Preparation time 30 minutes
Cooking time 8 mins
Serves 2

INGREDIENTS:

  • 300g cooked linguini (al dente)
  • 8 large mussels
  • 8 peeled raw king prawns
  • 60g of 1 cm dice salmon
  • 1 large mild red chlli, finely sliced
  • Half a small brown onion finely diced
  • 2 cloves of garlic crushed
  • Handful of roughly chopped parsley
  • 4 tablespoons quality virgin olive oil
  • 4 tablespoons dry white wine
  • 5 tablespoons fish stock
  • Sea salt/black pepper
  • 1 lemon

METHOD

  1. Lightly steam mussels in a covered pot with half a cup of fish stock, just until the shell opens and set aside for add later.
  2. Bring a pot of salted water to the boil and cook for your linguini for 7 minutes or until al dente.
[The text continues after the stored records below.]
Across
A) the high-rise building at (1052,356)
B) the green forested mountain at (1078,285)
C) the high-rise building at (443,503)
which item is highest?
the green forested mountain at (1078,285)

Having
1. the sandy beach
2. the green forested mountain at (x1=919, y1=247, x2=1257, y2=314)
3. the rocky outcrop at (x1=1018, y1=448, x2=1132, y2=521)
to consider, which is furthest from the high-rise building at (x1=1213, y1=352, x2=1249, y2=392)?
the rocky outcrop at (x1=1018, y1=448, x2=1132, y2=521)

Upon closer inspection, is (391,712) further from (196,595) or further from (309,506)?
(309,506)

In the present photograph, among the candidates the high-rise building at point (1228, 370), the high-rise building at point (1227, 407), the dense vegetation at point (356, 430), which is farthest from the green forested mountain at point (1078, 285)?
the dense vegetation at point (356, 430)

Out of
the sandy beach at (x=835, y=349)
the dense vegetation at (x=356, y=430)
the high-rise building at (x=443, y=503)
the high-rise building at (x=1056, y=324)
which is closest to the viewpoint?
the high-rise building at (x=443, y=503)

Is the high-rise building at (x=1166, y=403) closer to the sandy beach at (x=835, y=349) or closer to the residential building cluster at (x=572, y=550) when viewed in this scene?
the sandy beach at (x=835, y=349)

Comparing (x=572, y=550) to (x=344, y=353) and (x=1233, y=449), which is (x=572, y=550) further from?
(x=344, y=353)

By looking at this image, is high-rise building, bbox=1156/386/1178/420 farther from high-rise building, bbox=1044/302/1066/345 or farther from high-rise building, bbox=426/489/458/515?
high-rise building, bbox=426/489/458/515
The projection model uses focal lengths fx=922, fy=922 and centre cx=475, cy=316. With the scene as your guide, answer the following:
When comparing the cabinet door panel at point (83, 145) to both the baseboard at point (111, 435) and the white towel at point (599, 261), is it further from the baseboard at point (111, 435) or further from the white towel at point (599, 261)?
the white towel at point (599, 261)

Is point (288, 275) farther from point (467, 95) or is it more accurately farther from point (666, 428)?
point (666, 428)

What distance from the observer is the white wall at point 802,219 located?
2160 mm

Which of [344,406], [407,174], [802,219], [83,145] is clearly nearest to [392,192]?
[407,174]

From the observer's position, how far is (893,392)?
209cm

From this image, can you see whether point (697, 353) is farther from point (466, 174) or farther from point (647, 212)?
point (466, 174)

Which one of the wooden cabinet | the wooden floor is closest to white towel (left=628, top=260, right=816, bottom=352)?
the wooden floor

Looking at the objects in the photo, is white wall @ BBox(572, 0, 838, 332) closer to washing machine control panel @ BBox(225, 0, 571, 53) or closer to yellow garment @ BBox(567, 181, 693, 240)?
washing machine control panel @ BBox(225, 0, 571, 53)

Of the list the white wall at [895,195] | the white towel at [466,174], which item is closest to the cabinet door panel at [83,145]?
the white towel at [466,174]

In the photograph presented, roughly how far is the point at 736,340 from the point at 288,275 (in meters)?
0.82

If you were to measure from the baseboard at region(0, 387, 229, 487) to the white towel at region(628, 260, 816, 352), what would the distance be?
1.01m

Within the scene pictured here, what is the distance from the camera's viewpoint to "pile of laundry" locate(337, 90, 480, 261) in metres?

Strain and set aside.
  3. Heat the olive oil in a large pan on medium heat and add the onion, garlic and chilli until soft (do not colour)
  4. Add the prawns and salmon and cook until the prawns are just opaque
  5. Add fish stock and wine, turn the heat up until the sauce comes to a simmer and allow the salmon and prawns to cook through.
  6. Add cooked linguini to sauce and toss through the cooked mussels with a little of the steaming stock.
  7. Serve immediately and garnish with a generous sprinkle of parsley and a lemon cheek.

Enjoy this dish with a cold glass of sauvignon blanc or pinot grigio.

Tips for making this dish:

This is a quick dish so make sure all your ingredients are prepared and ready to use to avoid over cooking the seafood.

If you wish to make your own fish stock, recipe below:

FISH STOCK – INGREDIENTS

  • 1 snapper or white fish frame with head
  • 500ml water
  • 1 bay leaf
  • Parsley stalks
  • Half an onion roughly chopped
  • 1 small carrot diced
  • 1 stick celery
  • Splash of white wine
  • Slice of lemon

Add all the ingredients to a saucepan and cover with cold water. Put a lid on the pot and bring to the stock to a gentle simmer for 10 minutes. Strain and allow to cool.


Portsea Village Bar and Grill is a licensed restaurant situated inside Portsea Village Resort. It’s open to the public from Thursdays to Saturday’s for dinner and lunch sittings on weekends.